The lines to copy run from the one containing "Wellington, site 043b, 12/28/2015" to the end of the records below; repeat them exactly and include nothing else.
::::::::::
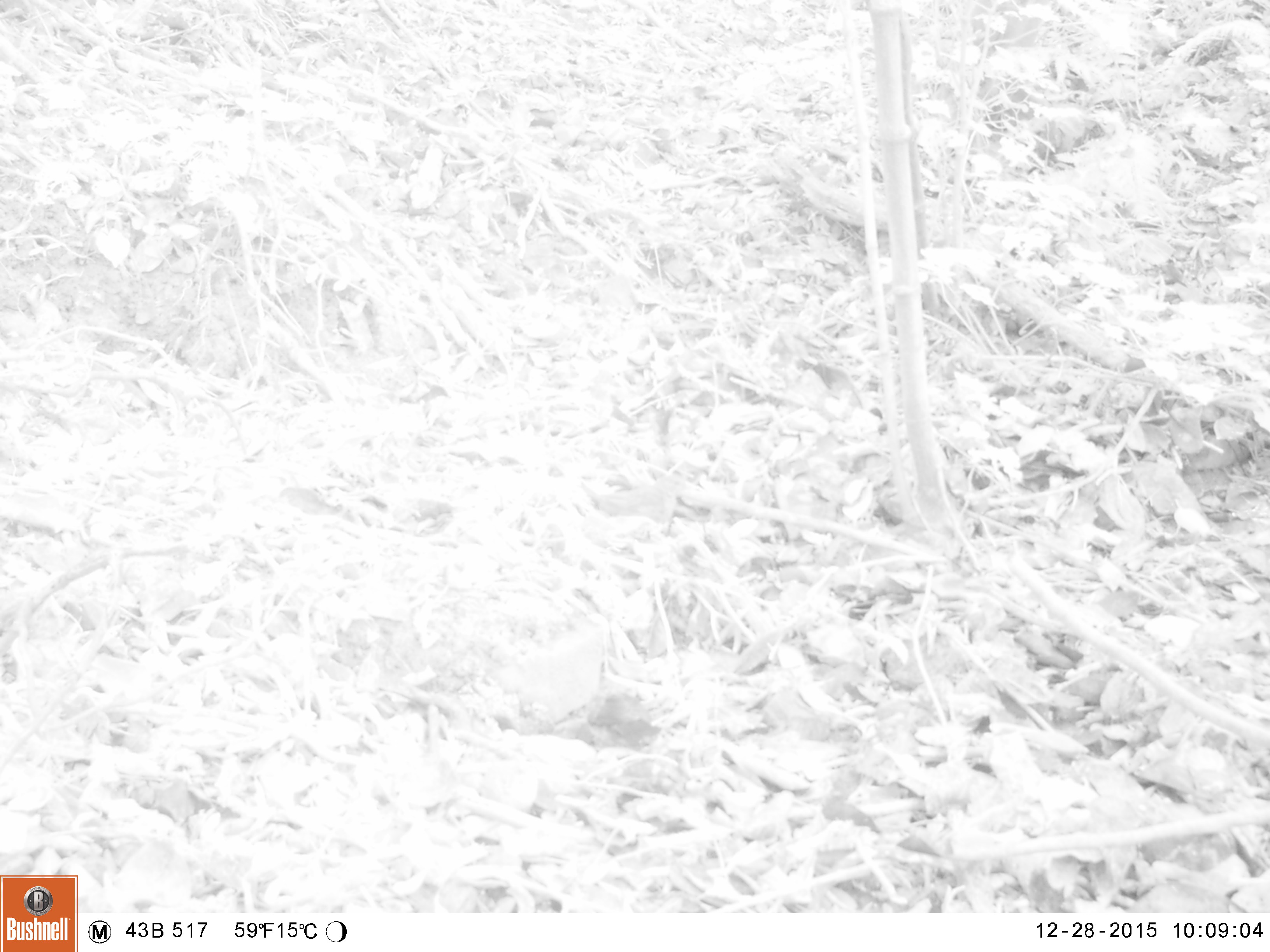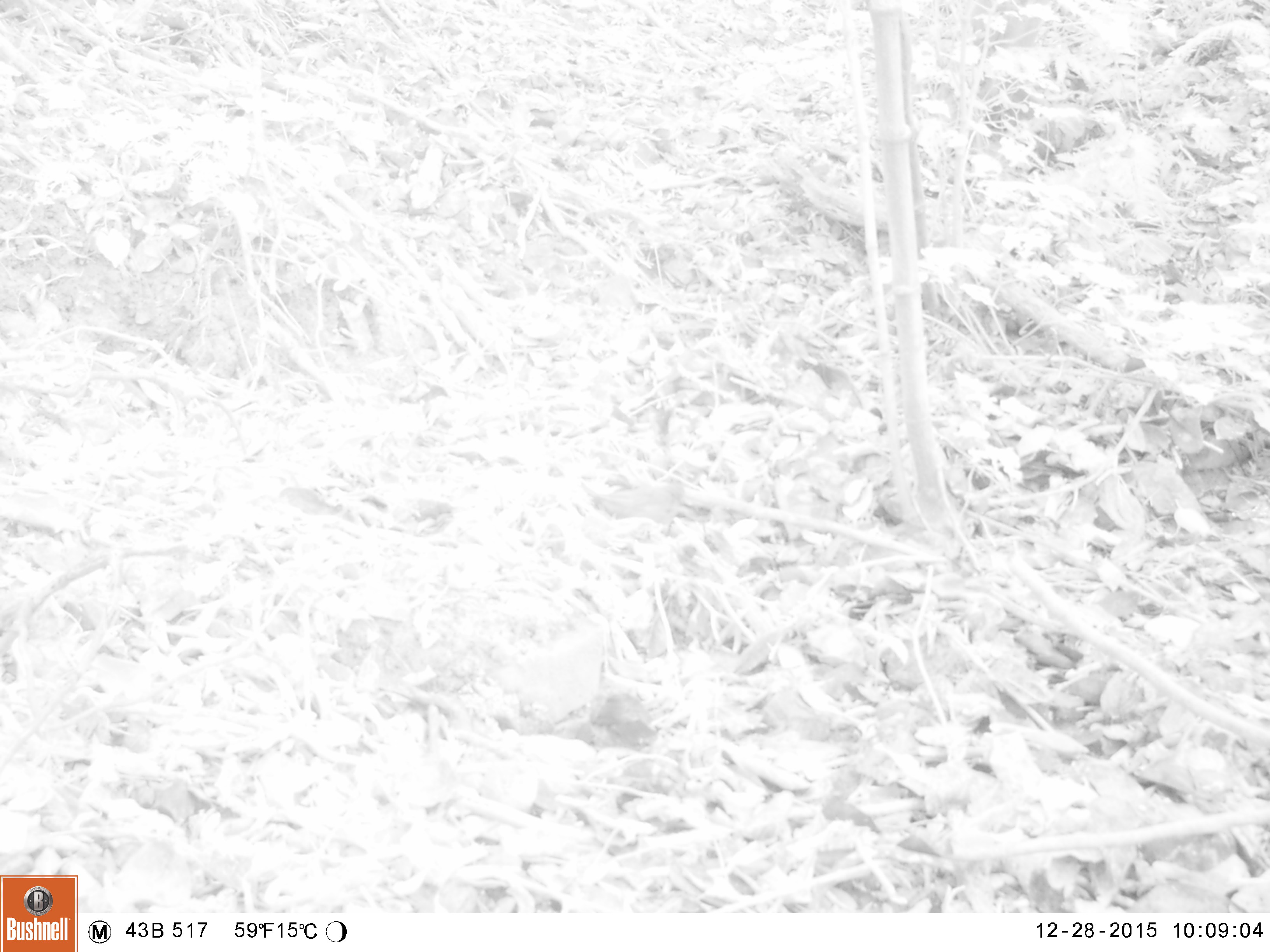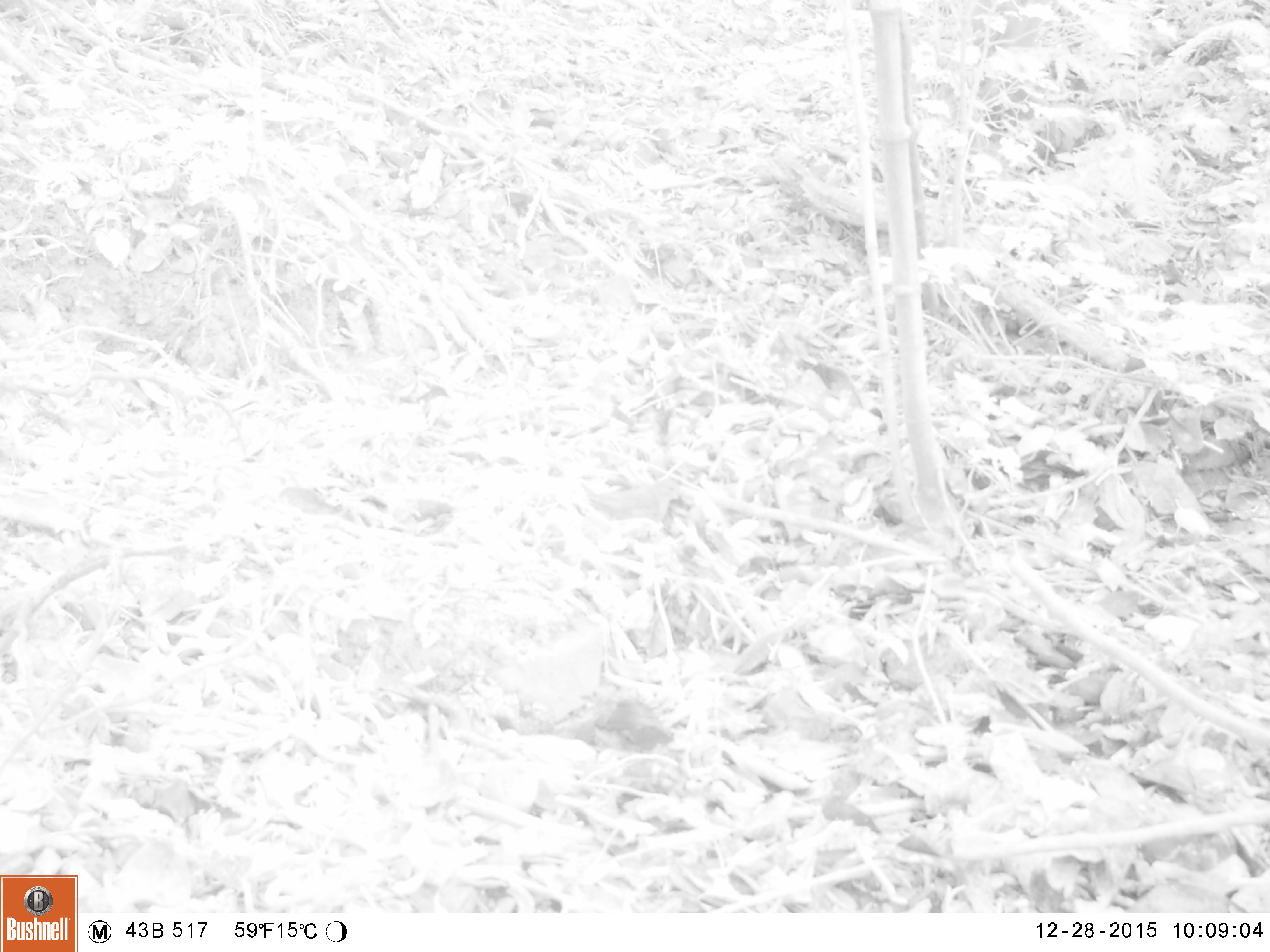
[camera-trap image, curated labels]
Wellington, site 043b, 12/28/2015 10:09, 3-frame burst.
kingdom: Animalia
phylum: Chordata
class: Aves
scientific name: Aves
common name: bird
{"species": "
::::::::::
Expected output
Wellington, site 043b, 12/28/2015 10:09, 3-frame burst.
kingdom: Animalia
phylum: Chordata
class: Aves
scientific name: Aves
common name: bird
{"species": "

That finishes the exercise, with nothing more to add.